La luna di carta. Andrea Camilleri. Sellerio.
La luna di carta, Andrea Camilleri Quann’era picciliddro, una volta sò patre, per babbiarlo, gli aveva contato che la luna ‘n cielu era fatta di carta. E lui, che aviva sempre fiducia in quello che il patre gli diciva, ci aviva criduto. E ora, maturo, sperto, omo di ciriveddro e d’intuito, aviva nuovamente criduto come un picciliddro a dù fìmmine…, che gli avivano contato che la luna era fatta di carta.
Ritorna Montalbano, invecchiato ma ispirato in un giallo piacevole e con diversi spunti divertenti. Un romanzo che è una specie di compendio delle passioni dell’uomo, ogni personaggio ha la propria passione, quando non sono più di una, e di questo fuoco si alimenta, quando non ne viene scottato.

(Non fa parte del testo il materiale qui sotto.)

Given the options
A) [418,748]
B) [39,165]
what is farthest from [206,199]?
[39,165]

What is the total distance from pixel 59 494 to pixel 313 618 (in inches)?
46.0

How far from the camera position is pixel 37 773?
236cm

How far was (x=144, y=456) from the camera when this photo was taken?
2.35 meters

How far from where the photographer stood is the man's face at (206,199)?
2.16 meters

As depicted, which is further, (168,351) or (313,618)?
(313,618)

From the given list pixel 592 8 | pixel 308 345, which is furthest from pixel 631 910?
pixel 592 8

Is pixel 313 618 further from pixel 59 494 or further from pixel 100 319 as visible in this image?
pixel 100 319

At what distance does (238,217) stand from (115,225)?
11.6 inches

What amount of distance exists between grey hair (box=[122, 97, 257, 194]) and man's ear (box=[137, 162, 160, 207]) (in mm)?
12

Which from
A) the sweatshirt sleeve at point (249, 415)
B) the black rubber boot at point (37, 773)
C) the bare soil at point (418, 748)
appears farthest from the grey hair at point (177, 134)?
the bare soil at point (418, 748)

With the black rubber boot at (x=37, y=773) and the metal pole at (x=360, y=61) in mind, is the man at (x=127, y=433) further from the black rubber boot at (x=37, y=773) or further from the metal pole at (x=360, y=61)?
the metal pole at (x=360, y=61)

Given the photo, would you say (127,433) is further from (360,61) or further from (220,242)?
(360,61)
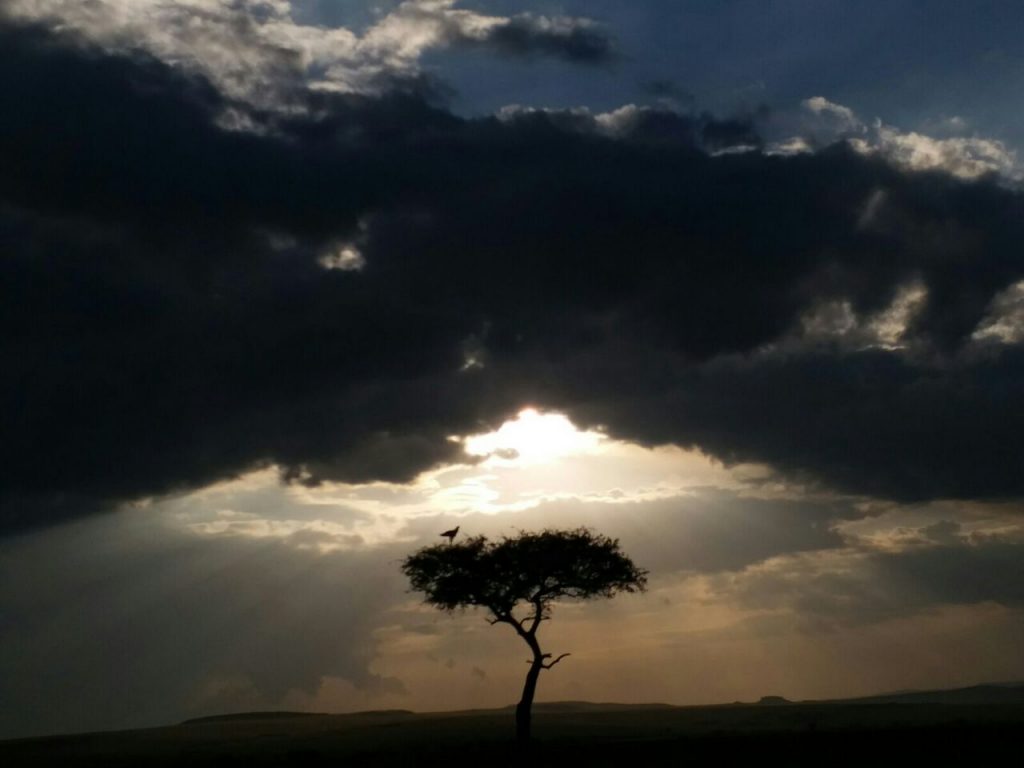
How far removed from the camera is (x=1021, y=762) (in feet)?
180

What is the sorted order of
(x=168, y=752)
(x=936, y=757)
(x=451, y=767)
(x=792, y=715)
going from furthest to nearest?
(x=792, y=715) < (x=168, y=752) < (x=451, y=767) < (x=936, y=757)

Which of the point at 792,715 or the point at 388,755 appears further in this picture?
the point at 792,715

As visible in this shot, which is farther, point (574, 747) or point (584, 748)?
point (574, 747)

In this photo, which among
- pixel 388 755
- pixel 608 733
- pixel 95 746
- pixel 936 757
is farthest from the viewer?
pixel 95 746

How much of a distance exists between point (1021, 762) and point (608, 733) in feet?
163

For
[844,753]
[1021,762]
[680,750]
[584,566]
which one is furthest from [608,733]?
[1021,762]

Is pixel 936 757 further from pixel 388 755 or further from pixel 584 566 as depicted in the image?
pixel 388 755

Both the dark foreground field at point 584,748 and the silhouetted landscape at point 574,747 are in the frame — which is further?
the silhouetted landscape at point 574,747

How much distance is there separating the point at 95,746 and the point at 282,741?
2040 cm

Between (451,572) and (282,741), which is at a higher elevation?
(451,572)

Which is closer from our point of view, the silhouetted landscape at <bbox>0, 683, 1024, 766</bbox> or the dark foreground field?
the dark foreground field

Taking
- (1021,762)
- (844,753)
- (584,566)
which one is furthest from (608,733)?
(1021,762)

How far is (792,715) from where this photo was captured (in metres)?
129

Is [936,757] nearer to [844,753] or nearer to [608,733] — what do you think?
[844,753]
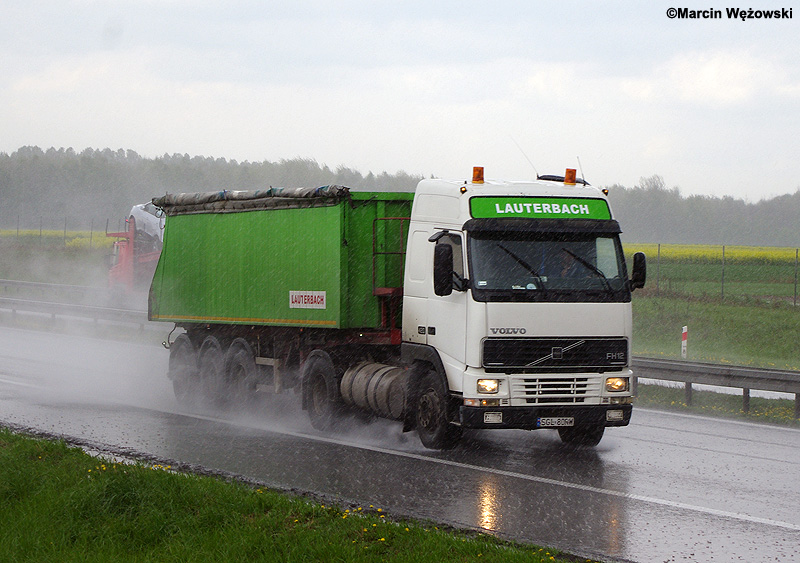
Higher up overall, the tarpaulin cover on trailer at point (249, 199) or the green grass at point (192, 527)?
the tarpaulin cover on trailer at point (249, 199)

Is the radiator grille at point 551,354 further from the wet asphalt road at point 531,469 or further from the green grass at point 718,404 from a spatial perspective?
the green grass at point 718,404

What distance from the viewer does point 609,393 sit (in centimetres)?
1073

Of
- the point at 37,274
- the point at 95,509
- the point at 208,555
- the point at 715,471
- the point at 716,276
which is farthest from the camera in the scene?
the point at 37,274

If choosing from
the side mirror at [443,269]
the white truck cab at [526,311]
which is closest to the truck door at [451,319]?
the white truck cab at [526,311]

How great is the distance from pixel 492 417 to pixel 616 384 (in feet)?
4.56

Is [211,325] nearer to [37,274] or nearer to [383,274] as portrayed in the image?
[383,274]

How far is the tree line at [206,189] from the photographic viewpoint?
87.6 metres

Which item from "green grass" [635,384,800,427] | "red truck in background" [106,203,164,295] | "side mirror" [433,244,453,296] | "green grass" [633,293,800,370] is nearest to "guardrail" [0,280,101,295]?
"red truck in background" [106,203,164,295]

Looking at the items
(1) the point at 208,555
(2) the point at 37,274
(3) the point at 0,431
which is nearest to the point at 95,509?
(1) the point at 208,555

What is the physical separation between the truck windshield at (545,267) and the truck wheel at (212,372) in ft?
20.4

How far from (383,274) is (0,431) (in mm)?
4772

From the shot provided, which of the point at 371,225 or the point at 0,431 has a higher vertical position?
the point at 371,225

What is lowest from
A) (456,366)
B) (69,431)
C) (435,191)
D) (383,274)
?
(69,431)


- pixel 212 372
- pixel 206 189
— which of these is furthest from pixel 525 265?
pixel 206 189
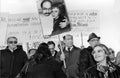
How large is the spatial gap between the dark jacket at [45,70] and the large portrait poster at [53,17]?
A: 5.55 ft

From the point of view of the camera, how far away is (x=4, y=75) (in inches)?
228

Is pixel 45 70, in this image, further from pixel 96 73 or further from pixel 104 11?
pixel 104 11

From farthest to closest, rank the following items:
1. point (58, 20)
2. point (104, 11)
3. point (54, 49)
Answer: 1. point (104, 11)
2. point (54, 49)
3. point (58, 20)

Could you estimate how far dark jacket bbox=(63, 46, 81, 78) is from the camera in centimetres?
566

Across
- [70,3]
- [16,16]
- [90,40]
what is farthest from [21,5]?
[90,40]

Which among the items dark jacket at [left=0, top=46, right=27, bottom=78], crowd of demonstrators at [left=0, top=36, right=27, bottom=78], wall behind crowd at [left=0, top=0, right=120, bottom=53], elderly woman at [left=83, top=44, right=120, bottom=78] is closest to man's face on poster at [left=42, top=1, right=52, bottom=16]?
crowd of demonstrators at [left=0, top=36, right=27, bottom=78]

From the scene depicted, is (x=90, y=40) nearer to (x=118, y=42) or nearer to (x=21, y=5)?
(x=118, y=42)

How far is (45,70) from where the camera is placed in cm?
424

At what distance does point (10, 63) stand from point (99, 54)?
228cm

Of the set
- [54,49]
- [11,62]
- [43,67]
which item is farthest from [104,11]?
[43,67]

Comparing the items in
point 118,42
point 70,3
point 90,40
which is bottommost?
point 118,42

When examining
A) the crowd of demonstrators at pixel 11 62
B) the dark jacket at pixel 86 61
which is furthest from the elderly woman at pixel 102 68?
the crowd of demonstrators at pixel 11 62

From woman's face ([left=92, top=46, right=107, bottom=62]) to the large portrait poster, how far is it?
6.60ft

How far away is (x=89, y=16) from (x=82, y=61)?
206cm
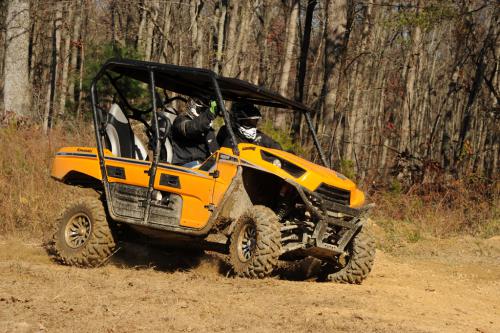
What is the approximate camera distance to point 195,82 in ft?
31.4

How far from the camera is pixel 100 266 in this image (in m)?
9.48

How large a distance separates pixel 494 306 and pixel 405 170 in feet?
34.7

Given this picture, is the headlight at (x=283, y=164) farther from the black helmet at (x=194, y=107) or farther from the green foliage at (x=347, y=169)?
the green foliage at (x=347, y=169)

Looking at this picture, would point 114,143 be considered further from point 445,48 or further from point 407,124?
point 445,48

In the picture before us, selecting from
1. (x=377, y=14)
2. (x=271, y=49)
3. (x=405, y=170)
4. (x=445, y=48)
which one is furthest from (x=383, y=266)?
(x=445, y=48)

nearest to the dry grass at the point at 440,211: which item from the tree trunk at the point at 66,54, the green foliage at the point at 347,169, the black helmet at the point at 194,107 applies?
the green foliage at the point at 347,169

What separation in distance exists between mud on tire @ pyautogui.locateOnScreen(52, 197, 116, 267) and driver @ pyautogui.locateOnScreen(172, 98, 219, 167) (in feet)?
3.73

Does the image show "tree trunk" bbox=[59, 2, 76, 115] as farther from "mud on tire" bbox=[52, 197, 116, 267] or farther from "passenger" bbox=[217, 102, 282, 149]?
"passenger" bbox=[217, 102, 282, 149]

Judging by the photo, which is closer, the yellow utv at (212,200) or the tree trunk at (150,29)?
the yellow utv at (212,200)

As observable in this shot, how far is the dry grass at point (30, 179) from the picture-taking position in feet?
40.7

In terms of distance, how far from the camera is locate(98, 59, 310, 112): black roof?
883 centimetres

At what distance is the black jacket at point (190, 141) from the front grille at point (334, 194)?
1.56m

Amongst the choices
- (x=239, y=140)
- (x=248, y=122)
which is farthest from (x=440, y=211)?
(x=239, y=140)

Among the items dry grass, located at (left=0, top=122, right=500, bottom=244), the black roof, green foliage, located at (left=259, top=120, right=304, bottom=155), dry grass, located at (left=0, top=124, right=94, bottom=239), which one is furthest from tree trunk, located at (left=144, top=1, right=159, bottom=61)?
the black roof
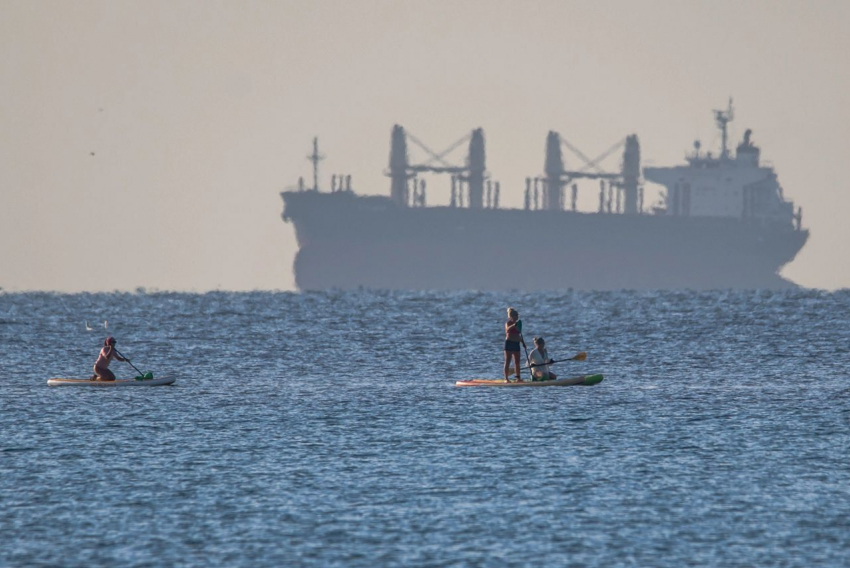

Pur essendo, a mio avviso, meno riuscito de "La pazienza del ragno" è questo un romanzo ben fatto, nel quale ancora una volta il linguaggio vale da solo il prezzo del libro e qua e là si incontrano perle d’ironia e trovate superbe. Camilleri gioca allegramente con i cliché del genere (bellissime donne, qui come a Sanremo una mora e una bionda, i superiori inutili per non dire incapaci preoccupati solo di coprirsi le spalle, ecc) e anche con qualche citazione pirandelliana: il marito di Elena Sclafani è un moderno Agostino Toti, il protagonista della commedia “Pensaci Giacomino”, le due donne co-protagoniste del romanzo raccontano due versioni diverse della stessa storia, il richiamo a “Così è, se vi pare” mi sembra evidente.